Reading text
Purpose and Types of Boosting Methods in Scikit-Learn

AI, Artificial Intelligence, Machine Learning, ML, Scikit-Learn

Purpose and Types of Boosting Methods in Scikit-Learn

admin

February 21, 2026

Boosting methods create an ensemble model incrementally by sequentially training base model estimators. They combine several weak learners trained over multiple iterations to build a powerful ensemble. Two main boosting methods in Scikit-Learn are included in this process: AdaBoost and Gradient Tree Boosting.

1. AdaBoost

This method is a successful boosting ensemble method that adjusts instance weights, allowing the algorithm to focus less on certain instances when building subsequent models. It can be used for both classification and regression.

1.1. Classification With AdaBoost

Scikit-Learn builds an AdaBoost classifier using the base_estimator parameter. If set to none, it defaults to DecisionTreeClassifier(max_depth=1) as the base estimator. The following example shows how to build an AdaBoost classifier and also predict and check its score.

from sklearn.datasets import make_classification
from sklearn.ensemble import AdaBoostClassifier

data, target = make_classification(n_samples = 2000, n_features = 10, n_informative = 2, n_redundant = 0, random_state = 0, shuffle = False)

classifier = AdaBoostClassifier(n_estimators = 200, random_state = 0)
classifier.fit(data, target)
print(classifier.score(data, target))
print(classifier.predict([[1, 1, 1, 0, 2, 3, 0, 1, 2, 2]]))

Output

0.9905
[1]

The example below also illustrates how to build this classifier based on the Pima-Indian dataset.

from pandas import read_csv
from sklearn.model_selection import KFold
from sklearn.ensemble import AdaBoostClassifier
from sklearn.model_selection import cross_val_score

path = "pima-indians-diabetes.csv"
headers = ['preg', 'plas', 'pres', 'skin', 'test', 'mass', 'pedi', 'age', 'class']
dataset = read_csv(path, names = headers)
data = dataset.values[1:, 0:8]
target = dataset.values[1:, 8]

kfold = KFold(n_splits = 10)
classifier = AdaBoostClassifier(n_estimators = 150)

Exercise instructions
Quote the page on boosting methods word for word, starting with "1. AdaBoost" and going on through "random_state = 0)". The records are separate material with no connection to the page on boosting methods.

Data excerpts
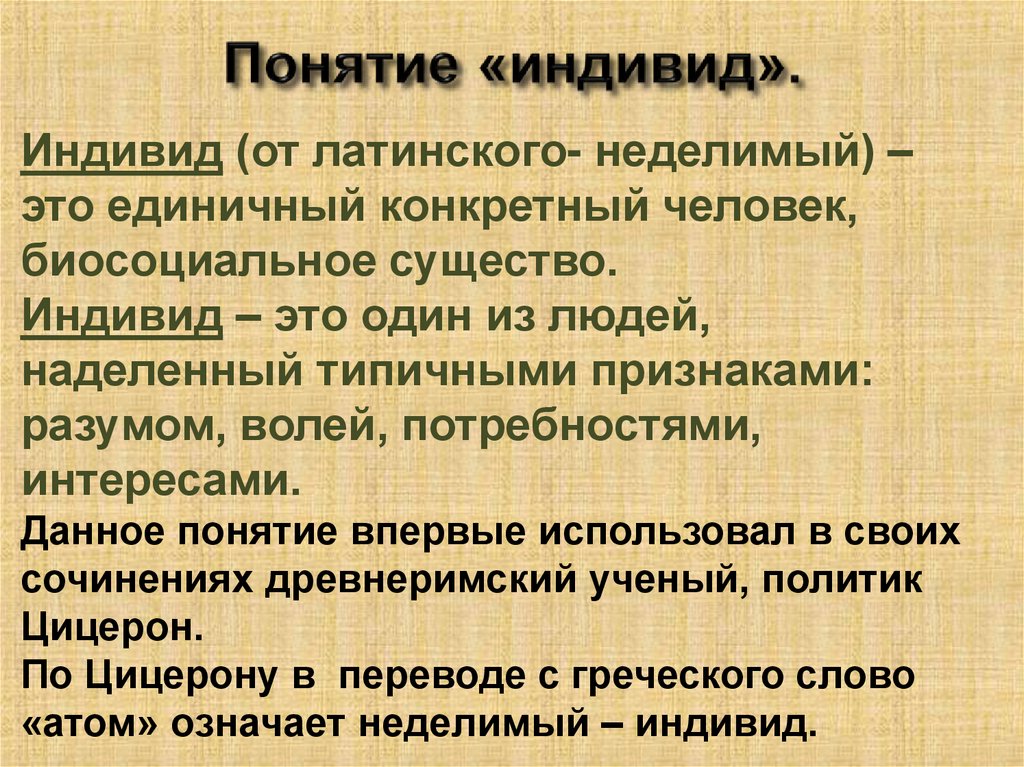 Понятие «индивид».

Индивид (от латинского- неделимый) – это единичный конкретный человек, биосоциальное существо.

Индивид – это один из людей, наделенный типичными признаками: разумом, волей, потребностями, интересами.

Данное понятие впервые использовал в своих сочинениях древнеримский ученый, политик Цицерон.

По Цицерону в переводе с греческого слово «атом» означает неделимый – индивид.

Result below
1. AdaBoost

This method is a successful boosting ensemble method that adjusts instance weights, allowing the algorithm to focus less on certain instances when building subsequent models. It can be used for both classification and regression.

1.1. Classification With AdaBoost

Scikit-Learn builds an AdaBoost classifier using the base_estimator parameter. If set to none, it defaults to DecisionTreeClassifier(max_depth=1) as the base estimator. The following example shows how to build an AdaBoost classifier and also predict and check its score.

from sklearn.datasets import make_classification
from sklearn.ensemble import AdaBoostClassifier

data, target = make_classification(n_samples = 2000, n_features = 10, n_informative = 2, n_redundant = 0, random_state = 0, shuffle = False)

classifier = AdaBoostClassifier(n_estimators = 200, random_state = 0)